The report said the labor force participation rate, at 63.2 percent, and the employment-population ratio, at 60.7 percent, changed little over the month; both measures were up by 0.5 percentage point over the year.

“The job market remains exceptionally strong,” said Mike Fratantoni, chief economist with the Mortgage Bankers Association. “Although the partial government shutdown may have temporarily increased the unemployment rate, this pace of job creation will continue to support higher wages, which will in turn support strong housing demand.”

Fratantoni noted with the Fed last week highlighting that it would remain “patient” with respect to any future interest rate increases, “mortgage rates are likely to remain stable. Stable rates and growing wages are a good combination for potential homebuyers.”

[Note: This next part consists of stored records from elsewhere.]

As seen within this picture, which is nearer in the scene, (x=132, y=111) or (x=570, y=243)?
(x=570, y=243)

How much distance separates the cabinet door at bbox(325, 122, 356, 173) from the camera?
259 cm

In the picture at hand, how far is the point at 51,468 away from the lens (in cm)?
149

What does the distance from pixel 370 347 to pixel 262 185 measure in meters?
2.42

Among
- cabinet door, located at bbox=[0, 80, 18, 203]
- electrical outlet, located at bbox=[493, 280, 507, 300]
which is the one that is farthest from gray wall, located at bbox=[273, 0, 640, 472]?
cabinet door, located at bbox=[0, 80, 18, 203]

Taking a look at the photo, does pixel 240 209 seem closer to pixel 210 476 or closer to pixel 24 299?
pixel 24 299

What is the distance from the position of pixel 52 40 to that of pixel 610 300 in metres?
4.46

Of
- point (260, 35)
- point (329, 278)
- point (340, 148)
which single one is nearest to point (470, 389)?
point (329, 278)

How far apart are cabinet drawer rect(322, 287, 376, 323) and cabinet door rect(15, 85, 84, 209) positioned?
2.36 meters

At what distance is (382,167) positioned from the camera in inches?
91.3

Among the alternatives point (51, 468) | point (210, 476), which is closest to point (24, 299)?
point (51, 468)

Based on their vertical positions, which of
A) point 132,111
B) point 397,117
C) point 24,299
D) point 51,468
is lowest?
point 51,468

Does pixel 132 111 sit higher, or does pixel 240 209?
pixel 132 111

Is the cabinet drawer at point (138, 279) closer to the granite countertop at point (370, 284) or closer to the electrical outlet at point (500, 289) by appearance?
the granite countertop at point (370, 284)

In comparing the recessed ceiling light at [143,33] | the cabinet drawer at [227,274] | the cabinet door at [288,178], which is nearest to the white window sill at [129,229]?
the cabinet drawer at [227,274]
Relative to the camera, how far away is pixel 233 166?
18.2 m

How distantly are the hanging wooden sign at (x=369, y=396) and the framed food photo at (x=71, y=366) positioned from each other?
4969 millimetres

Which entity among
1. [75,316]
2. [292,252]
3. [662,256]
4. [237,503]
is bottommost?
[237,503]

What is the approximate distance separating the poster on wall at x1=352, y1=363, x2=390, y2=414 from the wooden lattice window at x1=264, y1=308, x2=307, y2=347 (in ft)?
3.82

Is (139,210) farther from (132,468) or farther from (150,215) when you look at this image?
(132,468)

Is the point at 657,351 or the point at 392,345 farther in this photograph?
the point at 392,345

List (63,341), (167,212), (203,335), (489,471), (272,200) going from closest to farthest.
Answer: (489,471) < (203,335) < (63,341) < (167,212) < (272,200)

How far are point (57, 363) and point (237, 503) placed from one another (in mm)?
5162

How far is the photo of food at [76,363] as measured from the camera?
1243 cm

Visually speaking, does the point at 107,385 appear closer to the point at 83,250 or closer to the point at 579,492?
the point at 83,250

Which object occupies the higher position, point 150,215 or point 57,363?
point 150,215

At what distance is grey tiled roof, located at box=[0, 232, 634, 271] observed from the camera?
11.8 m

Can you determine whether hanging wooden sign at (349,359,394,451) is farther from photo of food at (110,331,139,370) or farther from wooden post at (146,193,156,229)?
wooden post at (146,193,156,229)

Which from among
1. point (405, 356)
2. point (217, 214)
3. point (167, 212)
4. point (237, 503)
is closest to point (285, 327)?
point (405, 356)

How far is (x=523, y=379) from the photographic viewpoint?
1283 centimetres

“While financial markets remain volatile, the real economy and labor market continue to remain strong, which should benefit housing,” said Mark Fleming, chief economist with First American Financial Corp., Santa Ana, Calif. “The volatility in financial markets in January, primarily based on concerns about a global economic slowdown, tariff talks and domestic monetary policy tightening, has benefitted the housing market as it has inspired some opportunistic home buyers into action before the start of the busy spring home buying season.”

Sara House, senior economist with Wells Fargo Securities, Charlotte, N.C., noted while the report came in twice as high as consensus expectations, revisions from previous months kept averages at the expected 241,000 per month jobs.

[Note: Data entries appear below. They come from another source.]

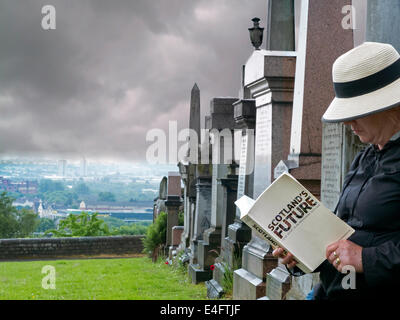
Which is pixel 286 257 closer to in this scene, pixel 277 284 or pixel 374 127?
pixel 374 127

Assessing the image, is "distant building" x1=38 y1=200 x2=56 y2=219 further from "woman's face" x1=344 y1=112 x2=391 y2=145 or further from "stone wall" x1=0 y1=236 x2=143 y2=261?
"woman's face" x1=344 y1=112 x2=391 y2=145

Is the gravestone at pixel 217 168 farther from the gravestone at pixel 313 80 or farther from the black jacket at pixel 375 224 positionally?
the black jacket at pixel 375 224

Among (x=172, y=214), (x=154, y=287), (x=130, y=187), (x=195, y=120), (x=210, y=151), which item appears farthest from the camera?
(x=130, y=187)

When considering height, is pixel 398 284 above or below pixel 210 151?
below

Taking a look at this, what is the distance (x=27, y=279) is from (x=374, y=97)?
11426 mm

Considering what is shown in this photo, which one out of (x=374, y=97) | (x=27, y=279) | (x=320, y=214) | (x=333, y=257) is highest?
(x=374, y=97)

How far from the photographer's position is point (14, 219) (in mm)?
33844

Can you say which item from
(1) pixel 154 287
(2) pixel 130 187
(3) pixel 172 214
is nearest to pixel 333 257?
(1) pixel 154 287

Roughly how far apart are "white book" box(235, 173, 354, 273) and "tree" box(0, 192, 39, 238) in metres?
32.9

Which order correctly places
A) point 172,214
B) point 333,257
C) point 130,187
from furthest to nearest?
point 130,187 < point 172,214 < point 333,257

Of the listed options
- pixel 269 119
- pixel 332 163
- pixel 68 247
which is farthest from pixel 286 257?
pixel 68 247

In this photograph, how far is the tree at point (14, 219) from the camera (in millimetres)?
33406

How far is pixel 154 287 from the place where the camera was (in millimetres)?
10320
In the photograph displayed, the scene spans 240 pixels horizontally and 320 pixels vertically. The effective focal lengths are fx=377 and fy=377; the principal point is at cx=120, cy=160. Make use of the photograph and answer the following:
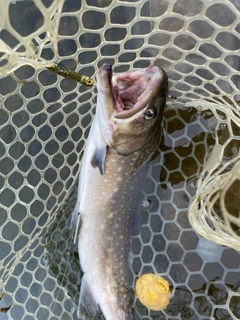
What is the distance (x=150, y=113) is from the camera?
1.79m

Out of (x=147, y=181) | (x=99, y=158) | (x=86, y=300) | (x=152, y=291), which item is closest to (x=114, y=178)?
(x=99, y=158)

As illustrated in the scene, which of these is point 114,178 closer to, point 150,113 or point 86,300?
point 150,113

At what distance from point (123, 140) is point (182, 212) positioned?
0.99 m

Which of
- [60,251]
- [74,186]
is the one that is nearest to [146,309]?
[60,251]

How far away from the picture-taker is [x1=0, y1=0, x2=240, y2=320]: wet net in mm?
2455

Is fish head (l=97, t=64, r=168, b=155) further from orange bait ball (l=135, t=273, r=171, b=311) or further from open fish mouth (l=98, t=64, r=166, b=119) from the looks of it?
orange bait ball (l=135, t=273, r=171, b=311)

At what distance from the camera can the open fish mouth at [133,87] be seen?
1725 mm

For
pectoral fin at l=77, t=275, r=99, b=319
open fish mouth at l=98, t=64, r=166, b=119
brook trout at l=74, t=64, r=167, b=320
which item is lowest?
pectoral fin at l=77, t=275, r=99, b=319

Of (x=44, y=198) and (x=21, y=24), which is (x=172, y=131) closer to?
(x=44, y=198)

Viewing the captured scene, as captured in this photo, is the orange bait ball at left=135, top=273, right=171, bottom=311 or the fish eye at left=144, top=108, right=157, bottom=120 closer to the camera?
the fish eye at left=144, top=108, right=157, bottom=120

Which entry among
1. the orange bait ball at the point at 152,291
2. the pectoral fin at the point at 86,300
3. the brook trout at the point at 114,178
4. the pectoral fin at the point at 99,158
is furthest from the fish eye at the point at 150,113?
the orange bait ball at the point at 152,291

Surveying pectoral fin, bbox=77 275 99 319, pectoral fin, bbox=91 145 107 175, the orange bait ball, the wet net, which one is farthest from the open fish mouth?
the orange bait ball

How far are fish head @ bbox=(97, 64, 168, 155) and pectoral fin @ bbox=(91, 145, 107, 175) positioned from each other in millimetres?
58

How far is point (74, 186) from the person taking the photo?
106 inches
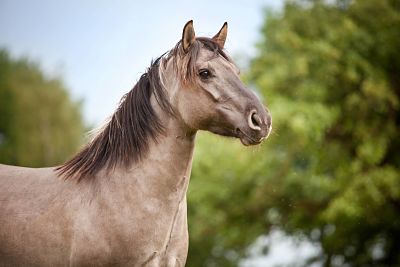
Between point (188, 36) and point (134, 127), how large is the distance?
92cm

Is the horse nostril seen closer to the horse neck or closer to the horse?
the horse

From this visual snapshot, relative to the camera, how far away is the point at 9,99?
123 ft

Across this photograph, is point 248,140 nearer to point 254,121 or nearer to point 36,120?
point 254,121

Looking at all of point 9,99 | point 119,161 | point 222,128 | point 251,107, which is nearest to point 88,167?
point 119,161

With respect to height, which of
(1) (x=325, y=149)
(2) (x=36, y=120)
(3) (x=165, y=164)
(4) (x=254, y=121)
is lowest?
(3) (x=165, y=164)

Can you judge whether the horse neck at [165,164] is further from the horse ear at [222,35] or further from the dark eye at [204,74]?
the horse ear at [222,35]

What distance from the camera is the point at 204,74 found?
4.88m

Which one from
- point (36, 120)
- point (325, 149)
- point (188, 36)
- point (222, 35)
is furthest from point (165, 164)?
point (36, 120)

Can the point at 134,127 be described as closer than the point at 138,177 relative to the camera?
No

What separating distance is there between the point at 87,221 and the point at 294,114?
1270 centimetres

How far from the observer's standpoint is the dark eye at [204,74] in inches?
192

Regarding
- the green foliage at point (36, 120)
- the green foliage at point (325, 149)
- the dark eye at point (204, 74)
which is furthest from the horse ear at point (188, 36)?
the green foliage at point (36, 120)

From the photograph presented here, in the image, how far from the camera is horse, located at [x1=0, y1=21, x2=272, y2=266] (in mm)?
4645

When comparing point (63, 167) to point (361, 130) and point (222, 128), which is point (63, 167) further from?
point (361, 130)
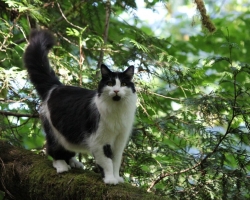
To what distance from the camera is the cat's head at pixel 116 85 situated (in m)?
3.45

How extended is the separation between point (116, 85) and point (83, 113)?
1.62 feet

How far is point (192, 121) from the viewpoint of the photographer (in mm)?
4285

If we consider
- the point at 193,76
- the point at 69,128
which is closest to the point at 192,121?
the point at 193,76

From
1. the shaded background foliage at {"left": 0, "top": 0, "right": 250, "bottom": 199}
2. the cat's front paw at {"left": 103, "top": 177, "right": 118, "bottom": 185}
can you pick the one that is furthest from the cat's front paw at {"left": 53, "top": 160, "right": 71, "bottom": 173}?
the shaded background foliage at {"left": 0, "top": 0, "right": 250, "bottom": 199}

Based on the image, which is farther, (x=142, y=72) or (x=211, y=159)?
(x=142, y=72)

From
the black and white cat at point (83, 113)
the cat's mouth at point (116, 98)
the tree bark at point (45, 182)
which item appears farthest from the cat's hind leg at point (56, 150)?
the cat's mouth at point (116, 98)

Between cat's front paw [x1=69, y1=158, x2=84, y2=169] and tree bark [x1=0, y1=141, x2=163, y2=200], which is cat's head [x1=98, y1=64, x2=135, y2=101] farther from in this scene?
cat's front paw [x1=69, y1=158, x2=84, y2=169]

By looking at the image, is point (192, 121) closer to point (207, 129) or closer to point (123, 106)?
point (207, 129)

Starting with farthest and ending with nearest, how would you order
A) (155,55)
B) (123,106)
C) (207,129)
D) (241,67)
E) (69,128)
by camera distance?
(155,55) < (207,129) < (69,128) < (123,106) < (241,67)

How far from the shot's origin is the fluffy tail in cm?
432

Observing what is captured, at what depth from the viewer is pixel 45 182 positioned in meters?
3.51

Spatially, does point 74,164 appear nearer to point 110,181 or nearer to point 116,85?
point 110,181

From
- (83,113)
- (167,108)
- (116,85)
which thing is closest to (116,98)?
(116,85)

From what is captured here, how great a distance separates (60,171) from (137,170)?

“Overall, we expect the trend in hiring to slow over the course of this year as economic growth moderates and the tight state of the labor market makes it difficult for firms to fill vacant positions,” House said. “Yet the unemployment rate should continue to move down while wage growth should strengthen further, meaning it is too early to write off additional Fed tightening later this year.”

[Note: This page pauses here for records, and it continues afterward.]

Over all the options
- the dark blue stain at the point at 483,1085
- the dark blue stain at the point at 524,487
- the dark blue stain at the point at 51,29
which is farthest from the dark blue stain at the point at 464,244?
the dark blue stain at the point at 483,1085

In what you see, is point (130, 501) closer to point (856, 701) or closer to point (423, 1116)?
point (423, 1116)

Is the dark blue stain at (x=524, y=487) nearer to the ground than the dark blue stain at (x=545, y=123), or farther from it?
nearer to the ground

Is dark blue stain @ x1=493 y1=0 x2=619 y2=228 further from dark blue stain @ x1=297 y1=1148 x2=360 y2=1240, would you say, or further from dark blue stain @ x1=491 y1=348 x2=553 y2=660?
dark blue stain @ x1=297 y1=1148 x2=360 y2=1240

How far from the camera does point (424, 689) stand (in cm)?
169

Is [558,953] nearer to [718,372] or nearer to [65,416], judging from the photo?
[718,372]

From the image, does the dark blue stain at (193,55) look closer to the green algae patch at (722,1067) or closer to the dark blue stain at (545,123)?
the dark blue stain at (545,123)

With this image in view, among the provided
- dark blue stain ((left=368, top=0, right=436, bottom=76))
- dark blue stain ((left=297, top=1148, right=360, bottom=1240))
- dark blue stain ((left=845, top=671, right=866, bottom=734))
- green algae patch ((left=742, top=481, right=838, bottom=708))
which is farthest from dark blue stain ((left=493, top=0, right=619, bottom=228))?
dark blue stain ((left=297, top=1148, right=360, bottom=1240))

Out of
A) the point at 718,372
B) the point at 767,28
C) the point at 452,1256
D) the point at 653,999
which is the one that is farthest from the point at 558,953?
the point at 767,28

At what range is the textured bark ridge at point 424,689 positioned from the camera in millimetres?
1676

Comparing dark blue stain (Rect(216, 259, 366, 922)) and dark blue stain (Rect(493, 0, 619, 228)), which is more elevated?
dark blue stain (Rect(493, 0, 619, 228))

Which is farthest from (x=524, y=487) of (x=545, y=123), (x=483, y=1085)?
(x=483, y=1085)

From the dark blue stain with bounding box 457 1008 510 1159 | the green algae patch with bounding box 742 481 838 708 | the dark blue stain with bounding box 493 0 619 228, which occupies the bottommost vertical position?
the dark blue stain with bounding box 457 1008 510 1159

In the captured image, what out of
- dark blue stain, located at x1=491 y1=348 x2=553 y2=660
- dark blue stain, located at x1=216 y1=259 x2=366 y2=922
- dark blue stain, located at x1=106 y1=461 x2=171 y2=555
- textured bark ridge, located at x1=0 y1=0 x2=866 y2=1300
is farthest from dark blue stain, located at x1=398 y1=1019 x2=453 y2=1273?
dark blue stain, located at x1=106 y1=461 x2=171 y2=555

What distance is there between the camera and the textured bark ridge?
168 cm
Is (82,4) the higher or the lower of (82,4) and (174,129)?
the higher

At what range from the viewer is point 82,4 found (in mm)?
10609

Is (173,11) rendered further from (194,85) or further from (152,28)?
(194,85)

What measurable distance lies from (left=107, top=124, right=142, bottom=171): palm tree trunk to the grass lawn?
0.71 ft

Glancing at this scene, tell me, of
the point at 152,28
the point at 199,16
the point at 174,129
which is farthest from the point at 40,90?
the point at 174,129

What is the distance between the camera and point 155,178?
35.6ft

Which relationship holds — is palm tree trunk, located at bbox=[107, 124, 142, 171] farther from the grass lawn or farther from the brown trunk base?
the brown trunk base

BLS reported the average workweek for all employees on private nonfarm payrolls was unchanged at 34.5 hours in January. In manufacturing, both the workweek and overtime decreased by 0.1 hour to 40.8 hours and 3.5 hours, respectively. The average workweek for production and nonsupervisory employees on private nonfarm payrolls held at 33.7 hours.

The report said average hourly earnings for all employees on private nonfarm payrolls in January rose by 3 cents to $27.56, following a 10-cent gain in December. Over the year, average hourly earnings have increased by 85 cents, or 3.2 percent. Average hourly earnings of private-sector production and nonsupervisory employees increased by 3 cents to $23.12 in January.